The Malfunctioning American Economy


Beneath the hood, the once powerful American engine of mass prosperity is malfunctioning

When 10 percent of the American population owns 80 percent of equities, a 35 percent gain in the Nasdaq is a vanity metric rather than a true indicator of system performance. Similarly, low unemployment rates mask the neo-serfdom of the sharing economy — and thus tell only part of the story.

Matt Stoller’s (author of Goliath: The 100-Year War Between Monopoly Power and Democracy) central assertion is that to understand why our economy distributes its fruits so unevenly, you must recognize what many elites and policymakers struggle to see: The present-day prevalence of monopolies and other significant concentrations of economic power is unprecedented in American history.

For all of the bleating about innovation at business schools and elsewhere, American entrepreneurship is in a perilous state.
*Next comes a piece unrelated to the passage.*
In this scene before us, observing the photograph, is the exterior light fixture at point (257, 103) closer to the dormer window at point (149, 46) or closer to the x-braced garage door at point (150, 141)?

Despite a ten-year bull market, annual small business formation is still at only two thirds of its pre-recession levels. Over a longer horizon the picture only grows bleaker. In the 1970s new firms (defined as those less than one year old) accounted for approximately 15 percent of all American businesses. Forty years later that percentage hovers in the mid-single digits. Our winner-take-all economy is creating fewer businesses and, as a result, inferior investment opportunities. Our business culture now seems purpose-built to celebrate founders and companies whose entire business model can be described as seeking monopoly, while avoiding mention of the collateral damage to other sectors of the economy.